Wednesday, July 29, 2020

mysql pagenation and penalty of it

we usually use mysql select query to get a list of database entity:
select 'id', 'name' from client;

what happens if there are 1 million rows to query?

General strategy is don't query a table without where clause. Always add a filter

select 'id', 'name' from client where 'created' between '2012-03-11 00:00:00' and '2012-05-11 23:59:00';

if created is indexed, the above query will run fast and return a small number of rows.

Mysql technically provides a pagination function.

The following query will return the first 500 rows of the 1 million rows in client table.
select 'id', 'name' from client limit 500;

In order to get the second 500 rows, we can add an offset
select 'id', 'name' from client limit 500 offset 500;

next 500, we increase the offset
select 'id', 'name' from client limit 500 offset 1000;
...
The same query has a shortcut
select 'id', 'name' from client limit 500 offset 100000;
is equivalent to
select 'id', 'name' from client limit 1000000, 500;

This approach has a penalty, if we ran the query
explain select 'id', 'name' from client limit 100000, 500;

the result shows, the sql actually read 100500 rows by the primary key, then throw away the first 100000 rows. What a waste. The memory is occupied, lots of rows are read. It is ok for small offset, but bad for large offset. This kind of query should not happen in production, it has danger of draining the database resource.

Alternatively, we can avoid large offset query by redesign the UI. We allow user to access the first a few pages, the query has small offset anyway. If the user have to click into deeper pages, we'd better to redesign the data model. Redirect the user to a different page, where a different data model is used. Say, we can partition the table:
CREATE TABLE client (
id INT NOT NULL,
name VARCHAR(20) NOT NULL,
created DATETIME NOT NULL )
PARTITION BY RANGE( YEAR(created) )(
    PARTITION from_2013_or_less VALUES LESS THAN (2014),
    PARTITION from_2014 VALUES LESS THAN (2015),
    PARTITION from_2015 VALUES LESS THAN (2016),
    PARTITION from_2016_and_up VALUES LESS THAN MAXVALUE

For the first a few pages, we use
SELECT * FROM client PARTITION (from_2016_and_up) WHERE created >= '2016-01-01' limit N, 500;

Then for more pages we just use a different query
SELECT * FROM client PARTITION (from_2015) WHERE created between '2015-01-01 00:00:00' and '2015-12-31 23:59:00' limit N, 500;

If we makes more partitions, we can change to use more queries.

This way, we don't have to read a huge amount of rows, we just read from the relevant partition.

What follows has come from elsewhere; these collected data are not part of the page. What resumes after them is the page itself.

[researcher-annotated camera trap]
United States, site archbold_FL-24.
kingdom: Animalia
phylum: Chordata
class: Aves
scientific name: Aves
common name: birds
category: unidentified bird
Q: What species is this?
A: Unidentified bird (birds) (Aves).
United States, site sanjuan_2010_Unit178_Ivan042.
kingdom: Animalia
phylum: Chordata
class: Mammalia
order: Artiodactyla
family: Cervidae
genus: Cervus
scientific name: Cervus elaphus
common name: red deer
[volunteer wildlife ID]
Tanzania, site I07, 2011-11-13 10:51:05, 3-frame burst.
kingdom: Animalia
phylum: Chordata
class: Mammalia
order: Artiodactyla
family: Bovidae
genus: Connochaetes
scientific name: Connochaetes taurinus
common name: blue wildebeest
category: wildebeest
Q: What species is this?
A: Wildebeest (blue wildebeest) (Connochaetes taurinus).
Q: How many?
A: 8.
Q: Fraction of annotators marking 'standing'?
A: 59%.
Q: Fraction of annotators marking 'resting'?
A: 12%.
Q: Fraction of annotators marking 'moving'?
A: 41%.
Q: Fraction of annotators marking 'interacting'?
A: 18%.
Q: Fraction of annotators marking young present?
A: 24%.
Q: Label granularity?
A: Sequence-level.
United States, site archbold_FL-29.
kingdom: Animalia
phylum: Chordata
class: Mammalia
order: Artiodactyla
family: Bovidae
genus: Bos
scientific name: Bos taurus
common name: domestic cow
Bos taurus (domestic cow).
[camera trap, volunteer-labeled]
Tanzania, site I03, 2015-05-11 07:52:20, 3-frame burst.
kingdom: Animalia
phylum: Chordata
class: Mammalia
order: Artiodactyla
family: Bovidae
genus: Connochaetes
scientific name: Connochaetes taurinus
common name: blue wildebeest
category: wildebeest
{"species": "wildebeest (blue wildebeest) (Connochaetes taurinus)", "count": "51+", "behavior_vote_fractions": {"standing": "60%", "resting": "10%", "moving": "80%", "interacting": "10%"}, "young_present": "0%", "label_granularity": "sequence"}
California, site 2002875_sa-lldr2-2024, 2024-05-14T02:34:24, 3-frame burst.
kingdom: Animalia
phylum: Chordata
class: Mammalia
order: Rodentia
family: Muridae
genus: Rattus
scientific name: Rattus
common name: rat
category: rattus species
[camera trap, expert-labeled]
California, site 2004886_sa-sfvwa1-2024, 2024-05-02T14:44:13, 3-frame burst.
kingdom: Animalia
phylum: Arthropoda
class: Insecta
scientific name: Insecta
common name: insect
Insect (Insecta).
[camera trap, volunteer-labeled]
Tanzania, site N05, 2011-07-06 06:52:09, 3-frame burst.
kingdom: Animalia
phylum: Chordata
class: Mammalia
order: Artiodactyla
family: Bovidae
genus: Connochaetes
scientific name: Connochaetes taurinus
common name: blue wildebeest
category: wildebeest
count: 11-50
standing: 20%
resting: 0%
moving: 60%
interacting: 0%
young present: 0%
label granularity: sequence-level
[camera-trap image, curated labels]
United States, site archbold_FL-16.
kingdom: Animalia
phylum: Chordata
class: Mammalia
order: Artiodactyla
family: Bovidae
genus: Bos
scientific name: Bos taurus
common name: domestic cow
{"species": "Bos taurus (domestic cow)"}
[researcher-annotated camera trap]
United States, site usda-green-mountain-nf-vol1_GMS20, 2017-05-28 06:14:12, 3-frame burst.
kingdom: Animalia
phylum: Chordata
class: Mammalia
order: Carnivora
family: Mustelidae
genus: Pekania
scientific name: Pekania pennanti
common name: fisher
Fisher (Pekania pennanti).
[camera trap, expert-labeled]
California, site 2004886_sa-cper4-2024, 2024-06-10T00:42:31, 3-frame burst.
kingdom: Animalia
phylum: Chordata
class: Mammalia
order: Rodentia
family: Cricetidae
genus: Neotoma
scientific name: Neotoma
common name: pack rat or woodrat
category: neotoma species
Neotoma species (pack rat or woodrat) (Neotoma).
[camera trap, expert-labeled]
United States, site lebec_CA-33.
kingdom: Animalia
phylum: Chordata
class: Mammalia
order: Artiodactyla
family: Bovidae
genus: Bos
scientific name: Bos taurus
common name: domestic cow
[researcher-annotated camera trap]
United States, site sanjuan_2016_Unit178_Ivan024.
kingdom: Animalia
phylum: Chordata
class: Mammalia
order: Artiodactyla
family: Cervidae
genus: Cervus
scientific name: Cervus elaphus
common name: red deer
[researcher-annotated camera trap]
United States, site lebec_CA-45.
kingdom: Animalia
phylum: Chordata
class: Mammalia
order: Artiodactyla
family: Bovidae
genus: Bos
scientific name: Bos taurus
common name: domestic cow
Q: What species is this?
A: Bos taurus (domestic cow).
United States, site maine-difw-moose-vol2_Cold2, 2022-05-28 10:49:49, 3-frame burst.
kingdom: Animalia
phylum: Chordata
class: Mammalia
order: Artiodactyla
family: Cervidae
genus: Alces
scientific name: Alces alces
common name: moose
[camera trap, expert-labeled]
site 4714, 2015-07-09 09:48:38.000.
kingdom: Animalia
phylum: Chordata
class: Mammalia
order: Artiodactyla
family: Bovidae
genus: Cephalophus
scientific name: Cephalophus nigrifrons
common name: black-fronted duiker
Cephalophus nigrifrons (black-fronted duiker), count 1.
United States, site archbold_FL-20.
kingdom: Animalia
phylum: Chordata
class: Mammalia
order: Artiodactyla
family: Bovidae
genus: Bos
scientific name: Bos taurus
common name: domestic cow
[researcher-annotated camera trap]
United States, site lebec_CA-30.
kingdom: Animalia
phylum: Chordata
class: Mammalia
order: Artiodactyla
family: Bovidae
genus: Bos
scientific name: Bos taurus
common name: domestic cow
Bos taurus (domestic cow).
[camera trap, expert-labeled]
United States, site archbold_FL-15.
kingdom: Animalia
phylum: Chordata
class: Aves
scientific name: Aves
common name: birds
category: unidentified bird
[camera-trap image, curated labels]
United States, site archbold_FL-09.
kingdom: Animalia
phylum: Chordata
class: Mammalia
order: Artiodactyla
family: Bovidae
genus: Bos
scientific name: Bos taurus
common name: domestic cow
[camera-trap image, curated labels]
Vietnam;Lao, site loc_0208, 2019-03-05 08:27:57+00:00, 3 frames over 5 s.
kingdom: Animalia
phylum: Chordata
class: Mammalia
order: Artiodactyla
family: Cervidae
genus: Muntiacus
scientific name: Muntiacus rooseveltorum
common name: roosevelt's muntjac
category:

Another good question to ask is: why we need to present this large amount of data to the user? Should we spit the tables or add some filter to limit the total dataset, such as date range? Does the user really want to click lots of pages to find the information instead of refining the filtering criteria? If they want to do that, let's don't allow the random page jump, just provide prev and next (maybe 1 to 10 page jump) hyperlinks, that will reasonably encourage the user to think harder. If the amount of rows need to display have to be large, why not use reactive http client with reactive mysql db support? Let's use webflux to have the db entity stream to the client side, so that while user scroll down the page, new rows get loaded dynamically.